(WHAT YOU WILL DO): All records are to be retyped faithfully and completely.

(Data entries):
********

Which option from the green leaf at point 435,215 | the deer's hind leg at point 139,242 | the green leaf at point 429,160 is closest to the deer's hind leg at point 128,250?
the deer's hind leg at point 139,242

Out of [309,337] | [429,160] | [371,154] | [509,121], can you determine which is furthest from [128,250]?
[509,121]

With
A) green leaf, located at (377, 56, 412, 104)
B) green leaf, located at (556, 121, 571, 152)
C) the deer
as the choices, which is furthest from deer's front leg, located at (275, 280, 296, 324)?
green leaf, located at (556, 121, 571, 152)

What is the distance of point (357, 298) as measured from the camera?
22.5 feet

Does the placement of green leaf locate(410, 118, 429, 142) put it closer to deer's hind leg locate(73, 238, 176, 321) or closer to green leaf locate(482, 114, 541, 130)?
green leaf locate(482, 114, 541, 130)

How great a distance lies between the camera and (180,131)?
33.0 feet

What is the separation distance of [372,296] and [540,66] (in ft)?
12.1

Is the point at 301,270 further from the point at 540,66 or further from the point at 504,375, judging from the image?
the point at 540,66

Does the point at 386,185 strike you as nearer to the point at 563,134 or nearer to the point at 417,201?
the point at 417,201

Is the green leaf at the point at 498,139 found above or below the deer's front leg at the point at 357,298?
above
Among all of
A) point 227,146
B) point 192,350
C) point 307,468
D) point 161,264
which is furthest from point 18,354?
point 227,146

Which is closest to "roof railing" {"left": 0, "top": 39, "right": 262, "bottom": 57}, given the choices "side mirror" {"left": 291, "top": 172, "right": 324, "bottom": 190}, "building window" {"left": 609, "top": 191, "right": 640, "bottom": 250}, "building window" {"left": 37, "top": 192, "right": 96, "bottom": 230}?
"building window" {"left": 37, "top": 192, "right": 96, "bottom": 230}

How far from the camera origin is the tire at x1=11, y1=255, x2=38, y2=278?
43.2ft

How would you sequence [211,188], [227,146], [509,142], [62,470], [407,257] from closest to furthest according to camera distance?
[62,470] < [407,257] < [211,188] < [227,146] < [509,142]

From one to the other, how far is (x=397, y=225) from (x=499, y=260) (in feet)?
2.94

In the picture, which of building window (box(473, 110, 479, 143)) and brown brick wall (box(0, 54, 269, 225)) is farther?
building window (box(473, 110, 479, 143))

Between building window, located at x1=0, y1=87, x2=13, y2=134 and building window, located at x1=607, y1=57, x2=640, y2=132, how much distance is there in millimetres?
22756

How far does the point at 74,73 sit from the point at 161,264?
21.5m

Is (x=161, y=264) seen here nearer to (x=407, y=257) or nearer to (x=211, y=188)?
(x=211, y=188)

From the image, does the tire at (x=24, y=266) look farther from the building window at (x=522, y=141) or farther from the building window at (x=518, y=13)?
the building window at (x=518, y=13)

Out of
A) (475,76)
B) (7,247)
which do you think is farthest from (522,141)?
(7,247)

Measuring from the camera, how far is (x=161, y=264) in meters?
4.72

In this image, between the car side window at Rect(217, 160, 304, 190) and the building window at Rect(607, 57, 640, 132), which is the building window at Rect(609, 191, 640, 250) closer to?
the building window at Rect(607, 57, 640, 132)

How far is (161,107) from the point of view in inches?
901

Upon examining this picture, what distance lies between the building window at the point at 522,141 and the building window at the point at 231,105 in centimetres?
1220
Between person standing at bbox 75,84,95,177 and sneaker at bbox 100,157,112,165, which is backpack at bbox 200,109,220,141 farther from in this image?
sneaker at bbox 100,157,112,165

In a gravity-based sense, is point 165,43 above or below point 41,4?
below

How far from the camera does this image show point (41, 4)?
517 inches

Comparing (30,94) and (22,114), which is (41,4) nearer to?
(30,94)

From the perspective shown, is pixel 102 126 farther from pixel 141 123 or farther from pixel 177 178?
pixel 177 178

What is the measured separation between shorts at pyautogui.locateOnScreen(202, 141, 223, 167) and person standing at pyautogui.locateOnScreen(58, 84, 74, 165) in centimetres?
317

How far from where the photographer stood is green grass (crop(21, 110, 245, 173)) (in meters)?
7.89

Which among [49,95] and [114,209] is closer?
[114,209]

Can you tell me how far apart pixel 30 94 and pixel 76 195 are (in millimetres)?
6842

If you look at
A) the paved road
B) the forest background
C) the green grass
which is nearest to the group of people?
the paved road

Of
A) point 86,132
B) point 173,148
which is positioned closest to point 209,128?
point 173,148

********

(FULL SOLUTION):
Which option from the green leaf at point 435,215 | the deer's hind leg at point 139,242 | the green leaf at point 429,160 is closest to the deer's hind leg at point 128,250?
the deer's hind leg at point 139,242

Out of [309,337] | [429,160] | [371,154] | [509,121], can you determine which is furthest from [128,250]?
[509,121]

With
A) green leaf, located at (377, 56, 412, 104)
B) green leaf, located at (556, 121, 571, 152)
C) the deer
as the choices, which is furthest from deer's front leg, located at (275, 280, 296, 324)?
green leaf, located at (556, 121, 571, 152)

What is the distance of point (357, 298) as measured from the camera?
22.5 feet

Does the placement of green leaf locate(410, 118, 429, 142) put it closer to deer's hind leg locate(73, 238, 176, 321) or closer to green leaf locate(482, 114, 541, 130)?
green leaf locate(482, 114, 541, 130)

How great a distance lies between the camera and (180,131)?
33.0 feet

What is the separation distance of [372,296] and [540,66] (in ft)?
12.1

Is the point at 301,270 further from the point at 540,66 or further from the point at 504,375, judging from the image?
the point at 540,66

Does the point at 386,185 strike you as nearer to the point at 563,134 or nearer to the point at 417,201?
the point at 417,201

Is the green leaf at the point at 498,139 found above or below the deer's front leg at the point at 357,298?
above
Among all of
A) point 227,146
B) point 192,350
C) point 307,468
D) point 161,264
which is furthest from point 18,354?
point 227,146

Which is closest to "roof railing" {"left": 0, "top": 39, "right": 262, "bottom": 57}, given the choices "side mirror" {"left": 291, "top": 172, "right": 324, "bottom": 190}, "building window" {"left": 609, "top": 191, "right": 640, "bottom": 250}, "building window" {"left": 37, "top": 192, "right": 96, "bottom": 230}?
"building window" {"left": 37, "top": 192, "right": 96, "bottom": 230}

How far from the camera origin is the tire at x1=11, y1=255, x2=38, y2=278?
43.2ft

How would you sequence [211,188], [227,146], [509,142], [62,470], [407,257] from closest to furthest according to camera distance?
[62,470] < [407,257] < [211,188] < [227,146] < [509,142]

From one to the other, how far is (x=397, y=225) from (x=499, y=260) (in feet)?
2.94

In the picture, which of building window (box(473, 110, 479, 143)) and brown brick wall (box(0, 54, 269, 225)) is farther?
building window (box(473, 110, 479, 143))

Between building window, located at x1=0, y1=87, x2=13, y2=134 and building window, located at x1=607, y1=57, x2=640, y2=132, how much distance is there in millimetres?
22756

How far does the point at 74,73 sit from the point at 161,264?
21.5m

Is (x=161, y=264) seen here nearer to (x=407, y=257) or nearer to (x=211, y=188)?
(x=211, y=188)

From the image, does the tire at (x=24, y=266) look farther from the building window at (x=522, y=141) or farther from the building window at (x=518, y=13)?
the building window at (x=518, y=13)

Out of
A) (475,76)
B) (7,247)
which do you think is farthest from (522,141)?
(7,247)

Measuring from the camera, how far is (x=161, y=264) in meters?
4.72

In this image, between the car side window at Rect(217, 160, 304, 190) and the building window at Rect(607, 57, 640, 132), which is the building window at Rect(609, 191, 640, 250) closer to?
the building window at Rect(607, 57, 640, 132)

How far is (161,107) from the point of view in inches?
901

Upon examining this picture, what distance lies between the building window at the point at 522,141 and the building window at the point at 231,105 in centimetres?
1220
Between person standing at bbox 75,84,95,177 and sneaker at bbox 100,157,112,165, which is backpack at bbox 200,109,220,141 farther from in this image?
sneaker at bbox 100,157,112,165

In a gravity-based sense, is point 165,43 above or below point 41,4?
below

How far from the camera does this image show point (41, 4)?
517 inches

Comparing (30,94) and (22,114), which is (41,4) nearer to?
(30,94)

From the perspective shown, is pixel 102 126 farther from pixel 141 123 or farther from pixel 177 178?
pixel 177 178

What is the measured separation between shorts at pyautogui.locateOnScreen(202, 141, 223, 167) and person standing at pyautogui.locateOnScreen(58, 84, 74, 165) in centimetres?
317

How far from where the photographer stood is green grass (crop(21, 110, 245, 173)) (in meters)?
7.89

Which among [49,95] and [114,209] is closer?
[114,209]

Can you tell me how far apart pixel 30 94 and pixel 76 195 are (in millimetres)?
6842

If you look at
A) the paved road
B) the forest background
C) the green grass
which is nearest to the group of people?
the paved road

Of
A) point 86,132
B) point 173,148
which is positioned closest to point 209,128?
point 173,148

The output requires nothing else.